THE ADULTEROUS WOMAN.


The scribes and Pharisees approach Jesus and presented Him with the dilemma of the adulterous woman. The woman is undoubtedly guilty of adultery, and according to the Law of Moses she should be punished by death. But this cannot be done, since the Roman overlords have stripped Jewish leaders of the power to execute a criminal. What is to be done?Jesus recognizes immediately that it is a set-up. He knows that if he pronounces the sentence of death on the woman, he is flouting Roman law. If he lets her off, he is flouting the Law of Moses. What is he to do?

Instead of answering, Jesus does something unexpected. He bends down and writes with his finger on the stone paving of the courtyard. What is he writing? Nobody knows. There have been many erudite theories on the subject, many clever suggestions, but no real answer.

But the questioners are not to be put off. They keep on demanding an answer, until Jesus straightens up and faces them. Then he says the direct, devastating words that have shaped so much of Christian thinking:

'Let anyone among you who is without sin be the first to throw a stone.'

Then he bends down again and resumes tracing with his finger on the ground.

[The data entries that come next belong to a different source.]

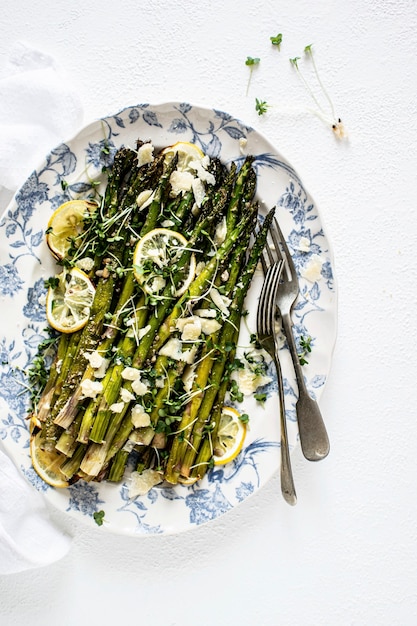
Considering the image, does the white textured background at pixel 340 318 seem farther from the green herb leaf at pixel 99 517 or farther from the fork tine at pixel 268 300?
the fork tine at pixel 268 300

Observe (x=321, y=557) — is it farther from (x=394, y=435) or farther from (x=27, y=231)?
(x=27, y=231)

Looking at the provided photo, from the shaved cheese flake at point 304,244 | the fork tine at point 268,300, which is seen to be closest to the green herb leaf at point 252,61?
the shaved cheese flake at point 304,244

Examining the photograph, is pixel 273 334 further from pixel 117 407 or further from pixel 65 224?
pixel 65 224

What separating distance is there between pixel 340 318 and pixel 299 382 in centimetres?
45

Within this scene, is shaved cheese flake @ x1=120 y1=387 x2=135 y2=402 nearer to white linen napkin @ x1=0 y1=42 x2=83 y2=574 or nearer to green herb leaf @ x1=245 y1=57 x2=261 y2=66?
white linen napkin @ x1=0 y1=42 x2=83 y2=574

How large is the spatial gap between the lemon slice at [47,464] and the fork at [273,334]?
0.97 meters

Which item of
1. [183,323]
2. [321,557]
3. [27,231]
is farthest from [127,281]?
[321,557]

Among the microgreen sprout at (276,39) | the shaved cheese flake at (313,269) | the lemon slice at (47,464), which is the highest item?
the microgreen sprout at (276,39)

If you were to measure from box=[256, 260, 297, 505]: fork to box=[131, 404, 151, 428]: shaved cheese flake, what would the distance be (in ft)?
1.95

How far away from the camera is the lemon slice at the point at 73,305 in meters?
2.61

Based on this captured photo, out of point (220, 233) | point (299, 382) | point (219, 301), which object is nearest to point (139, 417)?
point (219, 301)

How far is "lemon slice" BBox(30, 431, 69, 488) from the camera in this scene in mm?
2650

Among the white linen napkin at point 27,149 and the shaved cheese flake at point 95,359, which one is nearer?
the shaved cheese flake at point 95,359

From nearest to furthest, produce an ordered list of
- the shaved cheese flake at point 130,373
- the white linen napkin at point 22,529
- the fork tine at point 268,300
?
1. the shaved cheese flake at point 130,373
2. the fork tine at point 268,300
3. the white linen napkin at point 22,529
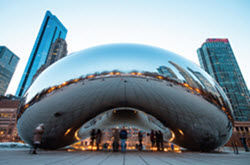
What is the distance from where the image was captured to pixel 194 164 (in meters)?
2.40

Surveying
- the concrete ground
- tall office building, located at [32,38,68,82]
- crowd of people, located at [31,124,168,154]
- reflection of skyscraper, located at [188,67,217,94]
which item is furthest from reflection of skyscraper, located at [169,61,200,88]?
tall office building, located at [32,38,68,82]

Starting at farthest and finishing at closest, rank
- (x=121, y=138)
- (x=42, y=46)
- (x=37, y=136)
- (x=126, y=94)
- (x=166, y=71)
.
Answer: (x=42, y=46) → (x=121, y=138) → (x=126, y=94) → (x=166, y=71) → (x=37, y=136)

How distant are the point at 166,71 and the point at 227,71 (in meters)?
82.9

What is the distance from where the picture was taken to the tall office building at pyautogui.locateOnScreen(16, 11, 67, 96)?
4409 inches

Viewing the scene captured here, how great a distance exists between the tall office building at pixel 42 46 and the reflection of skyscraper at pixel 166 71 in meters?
126

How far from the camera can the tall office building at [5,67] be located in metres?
105

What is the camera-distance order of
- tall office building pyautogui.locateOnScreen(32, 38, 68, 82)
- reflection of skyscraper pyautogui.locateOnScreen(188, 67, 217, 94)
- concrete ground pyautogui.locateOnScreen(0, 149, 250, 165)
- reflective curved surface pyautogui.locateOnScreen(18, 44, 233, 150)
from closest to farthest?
1. concrete ground pyautogui.locateOnScreen(0, 149, 250, 165)
2. reflective curved surface pyautogui.locateOnScreen(18, 44, 233, 150)
3. reflection of skyscraper pyautogui.locateOnScreen(188, 67, 217, 94)
4. tall office building pyautogui.locateOnScreen(32, 38, 68, 82)

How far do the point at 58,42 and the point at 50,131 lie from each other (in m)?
101

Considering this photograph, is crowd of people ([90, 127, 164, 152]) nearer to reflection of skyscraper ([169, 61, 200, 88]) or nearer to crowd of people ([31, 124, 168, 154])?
crowd of people ([31, 124, 168, 154])

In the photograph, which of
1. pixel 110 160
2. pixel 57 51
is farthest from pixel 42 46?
pixel 110 160

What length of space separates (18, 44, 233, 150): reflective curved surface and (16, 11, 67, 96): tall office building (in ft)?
407

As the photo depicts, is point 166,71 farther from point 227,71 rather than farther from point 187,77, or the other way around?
point 227,71

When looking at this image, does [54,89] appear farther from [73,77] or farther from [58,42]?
[58,42]

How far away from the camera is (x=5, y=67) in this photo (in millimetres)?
108875
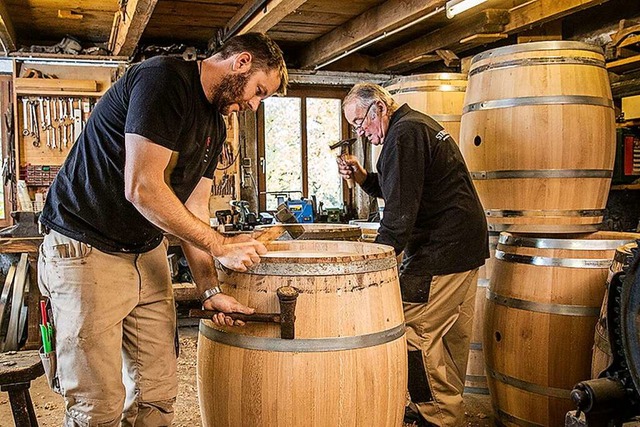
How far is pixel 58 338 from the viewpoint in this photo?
1.86 m

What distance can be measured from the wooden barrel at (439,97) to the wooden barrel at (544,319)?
1.13m

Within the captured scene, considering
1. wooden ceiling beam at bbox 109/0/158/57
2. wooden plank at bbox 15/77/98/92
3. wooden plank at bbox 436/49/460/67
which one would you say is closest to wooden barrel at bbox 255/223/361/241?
wooden ceiling beam at bbox 109/0/158/57

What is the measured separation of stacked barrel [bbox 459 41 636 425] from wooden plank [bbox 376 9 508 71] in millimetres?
2198

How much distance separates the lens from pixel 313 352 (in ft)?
5.53

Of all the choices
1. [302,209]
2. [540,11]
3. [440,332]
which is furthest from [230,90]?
[302,209]

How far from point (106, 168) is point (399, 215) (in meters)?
1.11

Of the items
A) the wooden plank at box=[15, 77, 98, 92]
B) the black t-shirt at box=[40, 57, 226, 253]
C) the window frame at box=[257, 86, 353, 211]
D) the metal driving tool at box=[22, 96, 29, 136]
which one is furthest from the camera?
the window frame at box=[257, 86, 353, 211]

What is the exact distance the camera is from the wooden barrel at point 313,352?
1688 millimetres

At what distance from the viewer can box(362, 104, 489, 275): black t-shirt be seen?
246 cm

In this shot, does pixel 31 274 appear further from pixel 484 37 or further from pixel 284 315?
→ pixel 484 37

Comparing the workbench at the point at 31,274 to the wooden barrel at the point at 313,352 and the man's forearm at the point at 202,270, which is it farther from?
the wooden barrel at the point at 313,352

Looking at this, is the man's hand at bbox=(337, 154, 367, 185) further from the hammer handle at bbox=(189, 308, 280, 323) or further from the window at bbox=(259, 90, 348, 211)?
the window at bbox=(259, 90, 348, 211)

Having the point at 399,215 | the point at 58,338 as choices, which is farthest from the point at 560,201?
the point at 58,338

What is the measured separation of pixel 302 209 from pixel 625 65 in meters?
3.30
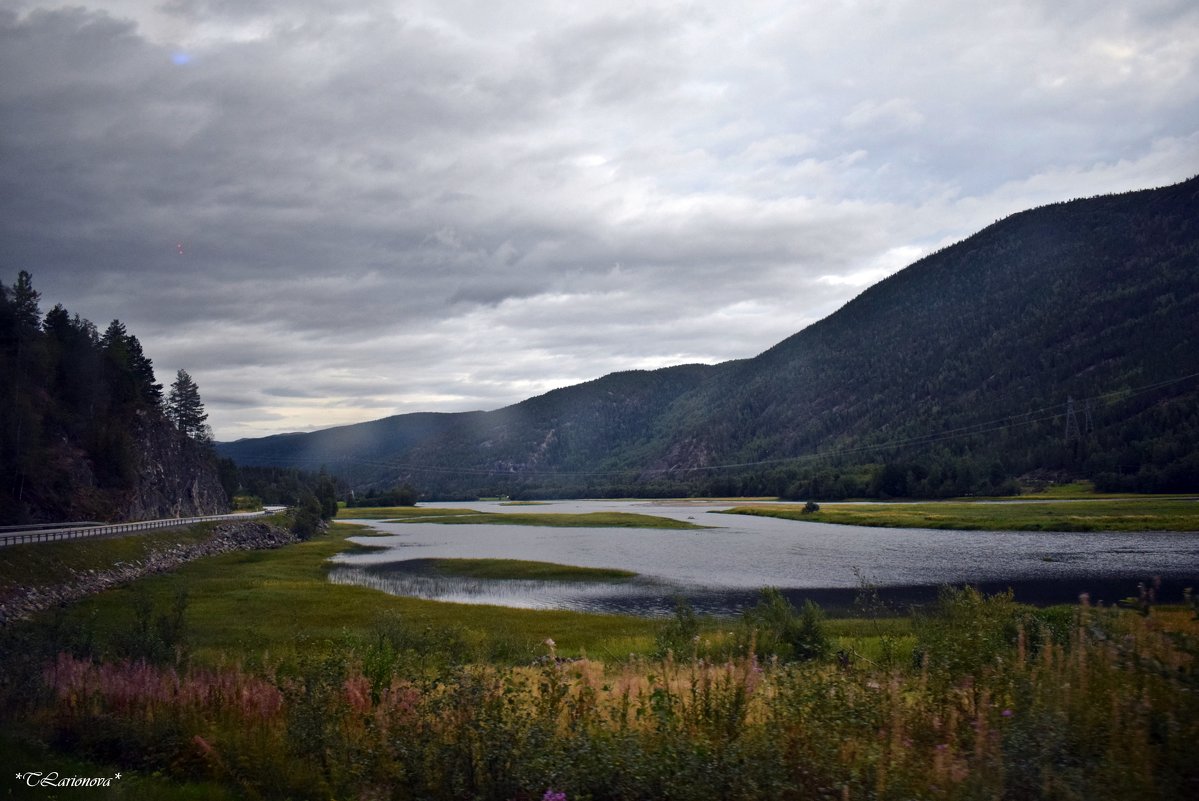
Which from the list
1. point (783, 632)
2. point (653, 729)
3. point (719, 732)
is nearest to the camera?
point (719, 732)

The authority of his words and presence obviously affects them. They are silenced at last. One by one, beginning with the most respected man among them, they melt away into the gathering crowd. Eventually, Jesus is left alone with the woman still standing in front of him. He straightens up again, and speaks to her. 'Where are your accusers?' he asks. 'Has no-one seen fit to condemn you?' She simply answers 'No-one, sir.'

'Then I do not condemn you either' says Jesus. 'Go on your way, and do not sin anymore.'

Jesus does not condone what she had done, or dismiss her sin as unimportant, or understandable. He knows, and she does too, that what she has done is wrong. But he condemns the sin, not the sinner, and commands her not to sin again. The woman is called to change, but the message is aimed directly at each one of us.


The point of this story was not condemning the sinner, but calling the sinner to change, to be saved. Jesus wished each person there in the Temple courtyard that morning to see that they themselves were sinners, and that their chief responsibility was to mend their own ways.

Pointing the finger at others has always been a comfortable way of shifting the blame from ourselves. In recent years many Christians have taken to registering shock at social injustice in faraway places. They point to a tyrant in a foreign country or a rich man's greed and thank God they are not like that, ignoring tyranny in their own workplace or family, or their own runaway materialism. This story urges them to examine their own lives and ask how they themselves can be better people.

The message is aimed directly at each one of us.